── SUPPLIED DATA ──
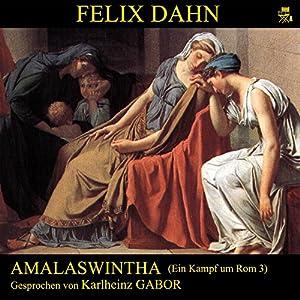 Amalaswintha (Ein Kampf um Rom 3) Hörbuch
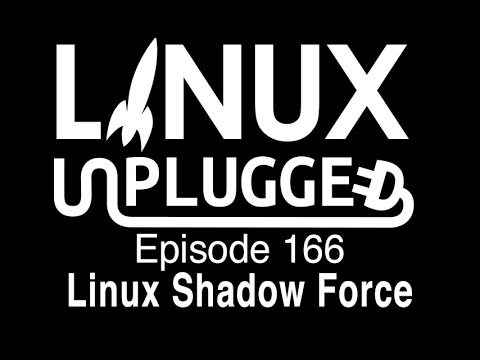 Linux Shadow Force | LINUX Unplugged 168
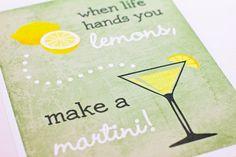 When Life hands you Lemons Make a Martini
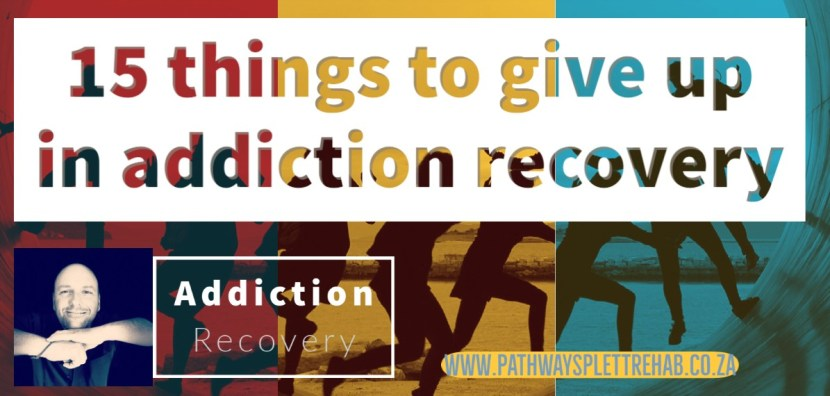 15 things to give up in addiction recovery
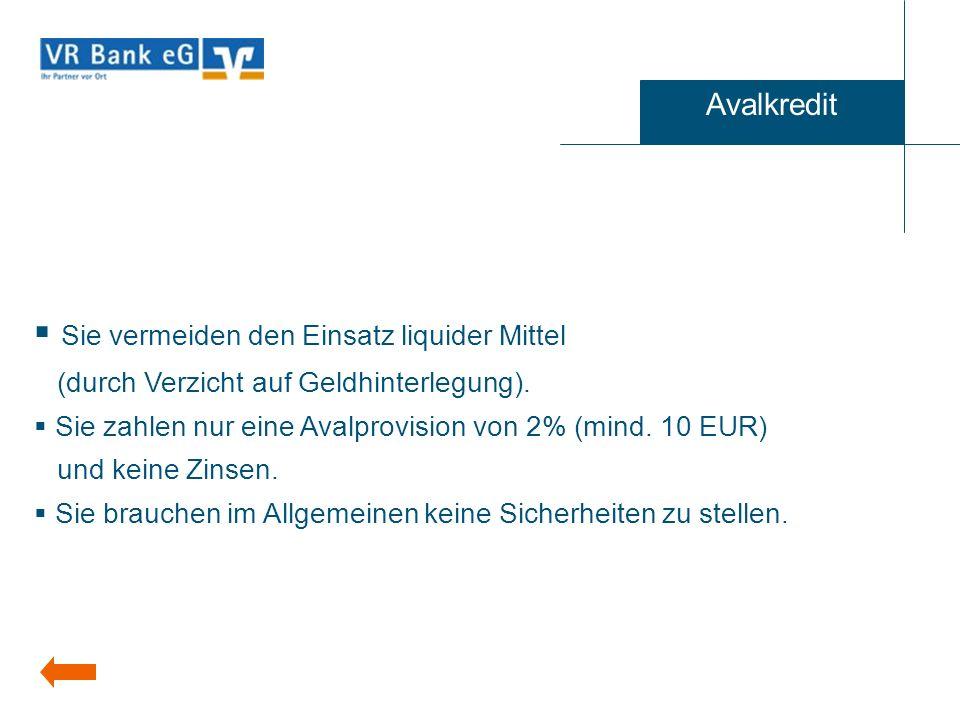 Sie vermeiden den Einsatz liquider Mittel (durch Verzicht auf Geldhinterlegung). Sie zahlen nur eine Avalprovision von 2% (mind. 10 EUR) und keine Zin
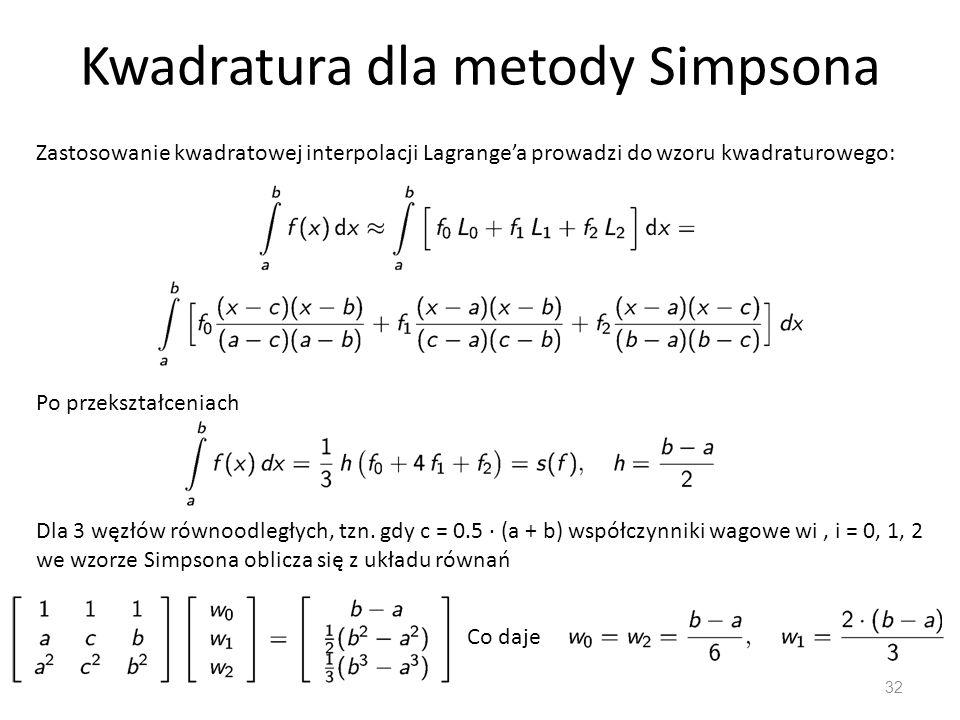 Kwadratura dla metody Simpsona 32 Zastosowanie kwadratowej interpolacji Lagrange'a prowadzi do wzoru kwadraturowego: Po przekształceniach Dla 3 węzłów równoodległych, tzn.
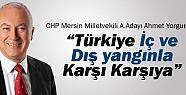 Ahmet Yorgun: Türkiye İç ve Dış Yangınla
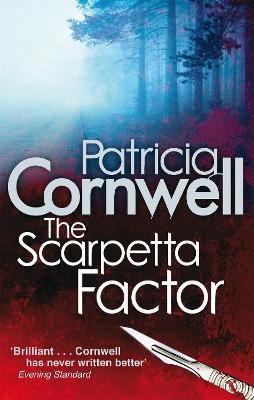 The Scarpetta Factor - Cornwell, Patricia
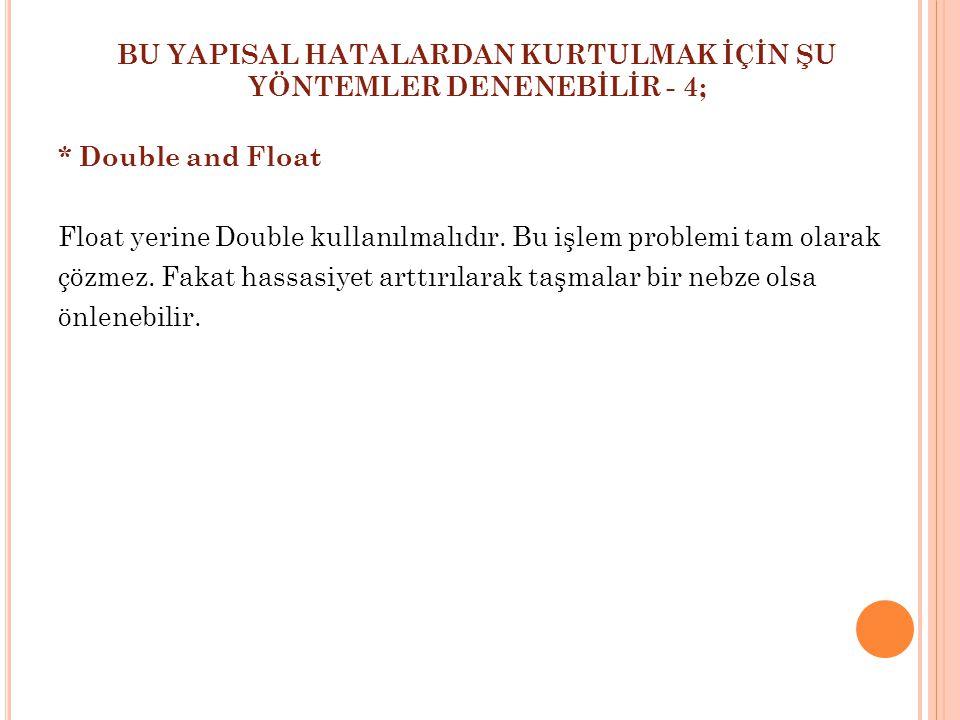 BU YAPISAL HATALARDAN KURTULMAK İÇİN ŞU YÖNTEMLER DENENEBİLİR - 4; * Double and Float Float yerine Double kullanılmalıdır. Bu işlem problemi tam olara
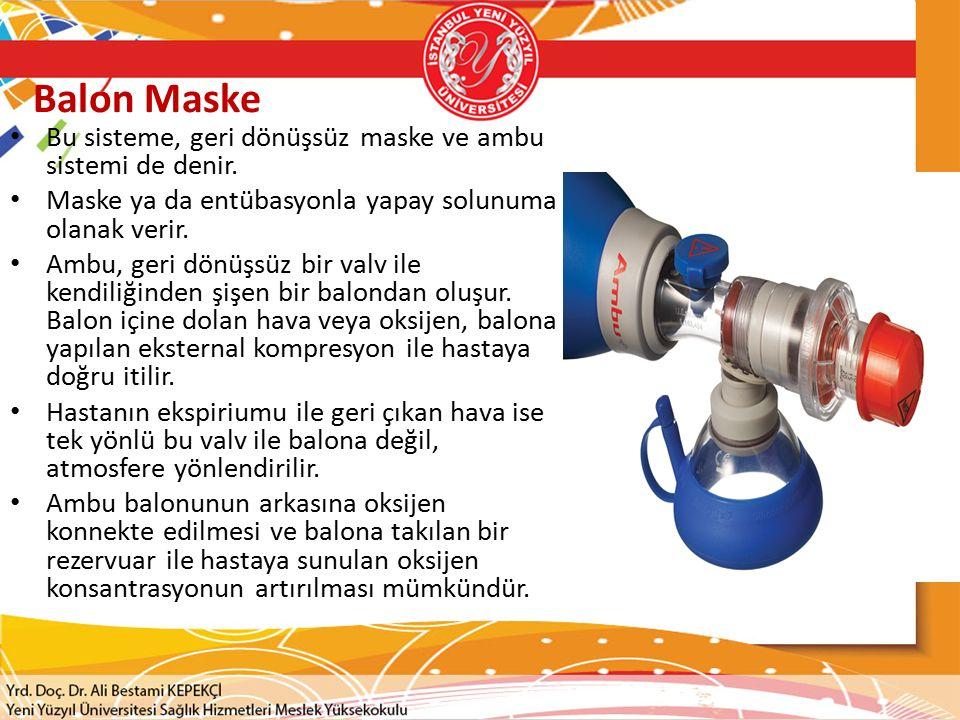 Balon Maske Bu sisteme, geri dönüşsüz maske ve ambu sistemi de denir. Maske ya da entübasyonla yapay solunuma olanak verir. Ambu, geri dönüşsüz bir va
───
DESCRIPTION OF THE TASK:
Reproduce the lines above, exactly and exclusively, from the line containing "BU YAPISAL HATALARDAN" down to the last line, both included; pictures are not part of the copy.

EXERCISE ANSWER:
 BU YAPISAL HATALARDAN KURTULMAK İÇİN ŞU YÖNTEMLER DENENEBİLİR - 4; * Double and Float Float yerine Double kullanılmalıdır. Bu işlem problemi tam olara
 Balon Maske Bu sisteme, geri dönüşsüz maske ve ambu sistemi de denir. Maske ya da entübasyonla yapay solunuma olanak verir. Ambu, geri dönüşsüz bir va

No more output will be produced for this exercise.